Breaking two days of silence following the revelation of the spectacular discovery, Meike Hoffmann, the chief expert aiding the investigation, said the Chagall painting, an allegorical scene dating from the mid-1920s, had a "particularly high art-historical value".
The Dix work is a rare self-portrait probably painted in 1919, she added.
Hoffmann showed slides of the paintings, which also include works by Pablo Picasso, Pierre-Auguste Renoir and Henri Matisse, at a news conference in the southern city of Augsburg where the German authorities shed light on the extraordinary find in the apartment of an eccentric elderly loner.

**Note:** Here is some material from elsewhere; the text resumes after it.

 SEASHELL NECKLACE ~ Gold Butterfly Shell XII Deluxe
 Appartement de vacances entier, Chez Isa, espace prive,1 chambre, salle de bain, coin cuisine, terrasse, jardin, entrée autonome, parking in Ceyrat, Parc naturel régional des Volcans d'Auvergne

Hildebrand Gurlitt had been one of a handful of art experts tasked by the Nazis with selling valuable artworks stolen from Jewish collectors or seized among avant-garde works deemed to be "degenerate".

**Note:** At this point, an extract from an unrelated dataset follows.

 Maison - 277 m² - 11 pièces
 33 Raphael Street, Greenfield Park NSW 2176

Augsburg chief prosecutor Reinhard Nemetz said 1,285 unframed and 121 framed paintings, sketches and prints, some dating back to the 16th century, were found in the rubbish-strewn flat.
Focus magazine, which broke the story this week, had reported that the collection comprised 1,500 works worth an estimated one billion dollars (USD 1.3 billion).
Determining which works were looted from Jewish collectors by the Nazis or taken from them under duress for a pittance would be a lengthy process, Hoffmann noted.
In a moment of high drama at the news conference, Hoffmann flicked through slides in the darkened room showing works that had not been seen in public in seven decades.